Attachment Parenting macht …
… glücklich:
Bei jeder zärtlichen Zuwendung, die ein Kind erfährt, werden Glückshormone ausgeschüttet. So wird das Kind auf Glücklichsein programmiert. Dieses Grundgefühl schenkt dem Kind ein Leben lang Ruhe, Sicherheit und damit Selbst-Sicherheit.
… klug:
«Sicherheit fördert die Hirnentwicklung», erklärt der Kinderarzt Cyril Lüdin, Spezialarzt für Kinder und Jugendliche FMH und verantwortlicher Pädiater am Bethesda Spital Basel. Der Mediziner hat in Muttenz eine eine eigene Praxis und hat sich zum Fachberater für Emotionelle Erste Hilfe EEH weitergebildet. Laut Lüdin kann ein Kind voller Vertrauen in sich und seine Umwelt selbstvergessen und konzentriert die Welt entdecken: Neues aufnehmen, Neues ausprobieren und neue Erfahrungen in seinem Hirn fest verankern. Dabei verschalten sich, vor allem in den ersten Lebensjahren, die Gehirnzellen rasant. Die miteinander verbundenen Gehirnzellen ermöglichen dem Baby immer besser, komplizierte Bewegungen zu steuern, erste Zusammenhänge und Regeln zu erkennen und daraus eigene logische Schlüsse zu ziehen und entsprechend zu handeln. Mit anderen Worten: Je sicherer und neugieriger ein Baby bzw. Kleinkind die Welt erforschen kann, umso grösser das Gehirnzellen-Netzwerk, auf das es in seinem Leben zurückgreifen kann. «Stress dagegen blockiert die Reifung des Gehirns», sagt Lüdin.
Attachment Parenting – (zu) anstrengend für Eltern?
Die Grundbedürfnisse nach körperlicher Zuwendung von Kindern zu erfüllen, ist also notwendig, damit Kinder sich gut entwickeln können. Doch in einem hohen Mass auf die Bedürfnisse der Kinder einzugehen, kann für Eltern sehr anstrengend werden.
Vor allem in Kleinfamilien, in denen oft nur ein Elternteil tagsüber für die Kleinen zuständig ist, brigt das Umsorgen der Kinder die Mutter oder den Vater leicht an die Grenzen der Belastbarkeit. «Eine Mutter kann nicht alles leisten», sagt Cyril Lüdin.
Das richtige Mass finden
In vielen Foren und Chatrooms verstehen Eltern Attachment Parenting als Aufforderung, möglichst rund um die Uhr geduldig für die Kinder da zu sein. Sie empfinden diese Aufforderung nicht als Ballast, sondern als Erleichterung. «Sears & Sears haben mit ihrer Definition des High-Need-Baby unglaublich Druck von mir genommen, als unsere grosse Tochter nicht schlafen und nicht essen wollte/konnte und die Welt fand, man müsse hart zu ihr sein», schreibt eine Mutter in einem Blog. «War ich nicht, stattdessen habe ich meine letzte feste Teilzeitstelle aufgegeben und halt freiberuflich vor allem nachts von zu Hause aus gearbeitet», so die Mutter weiter.

___

* [Ihre Aufgaben]:
1. Schreiben Sie aus dem Text über Attachment Parenting die Stelle von „Die Grundbedürfnisse nach“ bis einschließlich „sehr anstrengend werden.“ ab.
2. Führen Sie den Text über Attachment Parenting im Anschluss an seinen letzten Satz weiter.

___

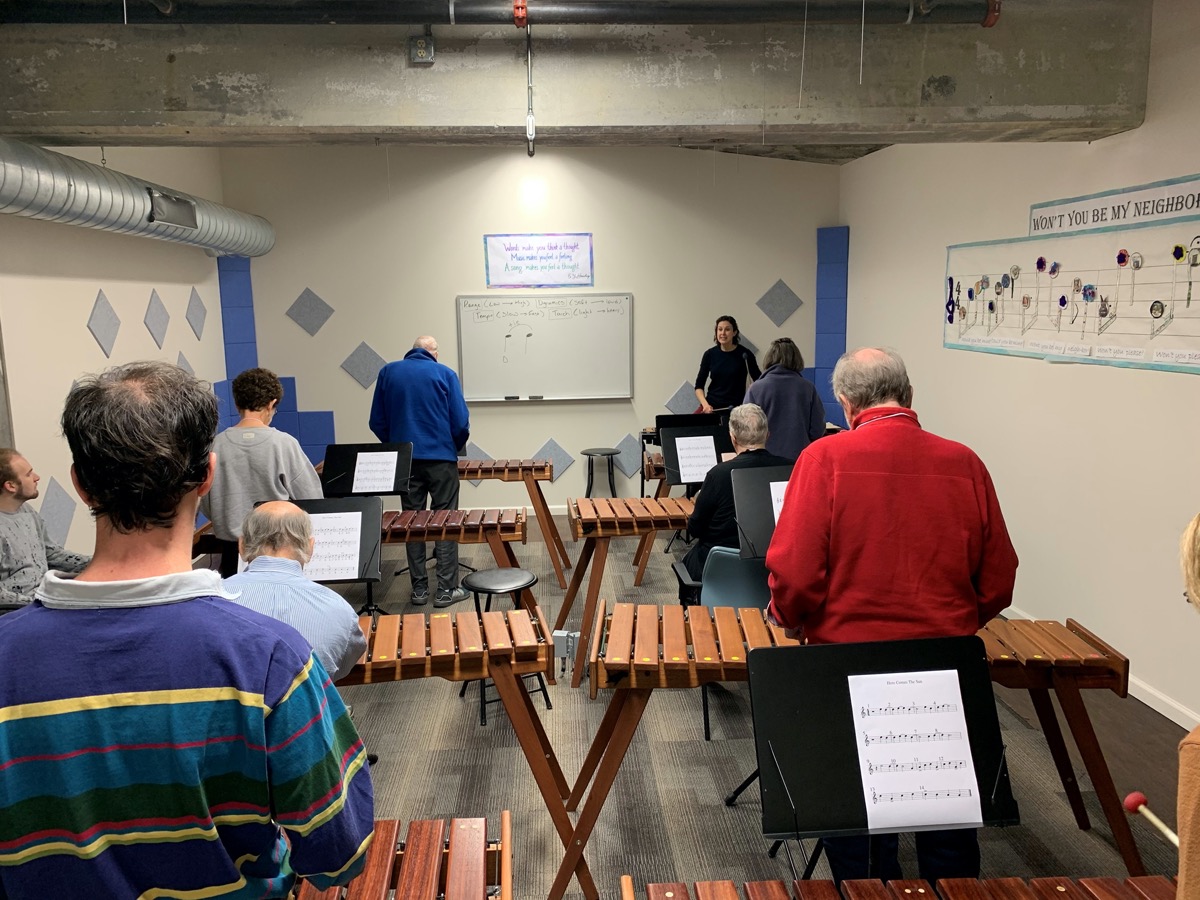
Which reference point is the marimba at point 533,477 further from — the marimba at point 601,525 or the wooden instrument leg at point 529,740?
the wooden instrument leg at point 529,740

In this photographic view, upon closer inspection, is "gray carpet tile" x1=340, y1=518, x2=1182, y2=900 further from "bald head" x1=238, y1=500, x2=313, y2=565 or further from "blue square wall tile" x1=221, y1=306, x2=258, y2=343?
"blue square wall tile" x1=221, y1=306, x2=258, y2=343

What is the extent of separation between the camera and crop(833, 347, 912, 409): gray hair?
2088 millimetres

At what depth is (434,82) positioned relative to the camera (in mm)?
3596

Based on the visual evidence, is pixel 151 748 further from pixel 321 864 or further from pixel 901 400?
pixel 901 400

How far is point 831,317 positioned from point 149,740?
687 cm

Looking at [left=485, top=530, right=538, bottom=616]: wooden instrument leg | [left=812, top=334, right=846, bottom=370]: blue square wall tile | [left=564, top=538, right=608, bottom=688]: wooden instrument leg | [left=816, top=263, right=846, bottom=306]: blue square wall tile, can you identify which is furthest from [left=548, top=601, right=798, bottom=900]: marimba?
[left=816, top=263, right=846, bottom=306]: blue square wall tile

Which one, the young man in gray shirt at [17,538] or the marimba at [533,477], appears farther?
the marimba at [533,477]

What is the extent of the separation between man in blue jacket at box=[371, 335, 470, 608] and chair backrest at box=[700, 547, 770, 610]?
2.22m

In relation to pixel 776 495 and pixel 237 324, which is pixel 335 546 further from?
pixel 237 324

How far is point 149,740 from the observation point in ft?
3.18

___

* [Ergebnisse je Aufgabe]:
1.
Die Grundbedürfnisse nach körperlicher Zuwendung von Kindern zu erfüllen, ist also notwendig, damit Kinder sich gut entwickeln können. Doch in einem hohen Mass auf die Bedürfnisse der Kinder einzugehen, kann für Eltern sehr anstrengend werden.

2.
Doch nicht jede Mutter, nicht jeder Vater kann sich so viel Engagement leisten. Wenn es Eltern gelingt, grundsätzlich für eine sichere Bindung zu sorgen und sich das Kind allgemein geborgen fühlt, dann dürfen Eltern auch mal ungeduldig und genervt sein. Wichtig ist für Kinder die Gewissheit: Im Prinzip kann ich mich auf meine Eltern verlassen!
Attachment Parenting – wie lange?
Umstritten ist vor allem die Dauer der Fürsorge. Gehören Vierjährige noch ins Elternbett? Oder an Mamas Brust? Wer Kleinkinder noch stillt oder bei sich schlafen lässt, sieht sich oft herber Kritik ausgesetzt. «Doch wie lange ein Kind gestillt wird, ist allein Sache von Mutter und Kind», sagt Lüdin.
Und so ist es auch mit dem Elternbett: Solange sich die Familie mit ihrem gemeinsamen Lager wohl fühlt, sei nichts dagegen einzuwenden, so Lüdin. «Wenn Eltern ihr Kind mit ins Bett nehmen wollen, dürfen sie das. Wichtig ist aber auch zu wissen, dass sie es nicht müssen, wenn sie es nicht wollen.» Soll das Kind im eigenen Zimmer schlafen, müssen Eltern eben viel dafür tun, dass es sich dort sicher und geborgen fühlt.
Werden Kinder älter, gilt es zu prüfen, ob es die Eltern sind, die Nähe suchen oder ob das Kind den Körperkontakt sucht. Denn Eltern sollten ihren Nachwuchs nicht gegen seinen Willen an sich binden. Cyril Lüdin sagt dazu: «Wenn ein Kind beginnt zu robben, dann müssen Eltern loslassen.»
Buchtipp
Das Attachment Parenting Buch «Babys pflegen und verstehen» von William und Martha Sears, Tologo 2012.